The choice of name of the Chapel is not surprising. The Blessed Virgin Mary, under the title of the Immaculate Conception, was patroness of the fledging Diocese of Newark. Bishop Bayley had named the Seminary at Seton Hall the "Seminary of the Immaculate Conception." Devotion to the Immaculate Conception had been greatly heightened a few years earlier when, in the Constitution Ineffabilis Deus of December 8, 1854, Pope Pius IX pronounced and defined that the Blessed Virgin Mary, "in the first instance of her conception, by a singular privilege and grace granted by God, in view of the merits of Jesus Christ, the Savior of the human race, was preserved exempt from all stain of original sin."

 

The dedication of the Chapel in 1870 provides us with an summary of what must have been an interesting and probably lengthy sermon as well as the names of the building's architect, builder and decorator.
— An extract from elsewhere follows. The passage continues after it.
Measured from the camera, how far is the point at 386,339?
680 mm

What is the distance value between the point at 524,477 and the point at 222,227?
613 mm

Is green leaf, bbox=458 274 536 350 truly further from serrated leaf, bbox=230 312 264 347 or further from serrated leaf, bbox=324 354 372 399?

Jeremiah O'Rourke, the architect, was a trustee of St. Patrick's Pro-Cathedral in Newark and provided the original plans for the design of Sacred Heart Cathedral Basilica in Newark. The name of J. R. Lamb of New York, the decorator, can be found at the base of a small plaque in memory of Bishop Bayley in the sacristy of the Chapel. The plaque dates to 1878 but is the only original record we have of Lamb's contribution to the Chapel's decoration.

 

"Dedication of a Chapel"

"The Chapel of Seton Hall College at South Orange was dedicated yesterday with appropriate ceremonies. Rev. Dr. Corrigan, V.G., President of the College, pronounced the blessing, Rev. Mr. Boston (?) sung (sic) the mass, and Rev. G. H. Doane preached the sermon from the 83rd psalm: "How lovely are thy tabernacles, O Lord of Hosts," &c. He dwelt upon the uses to which a Christian Church was put, spoke of the Church itself as the only and sole teacher established by Our Lord amongst men, showed how the teaching office had been exercised by the Apostles, by their successors, and is being exercised by the Church in our day by the Ecumenical Council. With regard to the doctrine of Papal Infallibility, he claimed that it had been practically acknowledged for centuries, and had been virtually defined in the Council at Chalcedon when the Fathers cried out on hearing the Pope's letter: "The cause is finished: Peter has spoken through Leo("); and then dwelt upon the special prerogatives conferred by our Lord upon St. Peter, apart and distinct from, and superior to, the other Apostles, &c.

 

The Chapel, which is built of stone, was designed by Mr. J. O'Rourke, architect, built by O'Rourke & Moran, and decorated by J. R. Lamb, of New York. A new altar was presented by Mrs. Eugene Kelly, of New York."

The Newark Daily Advertiser, February 7, 1870.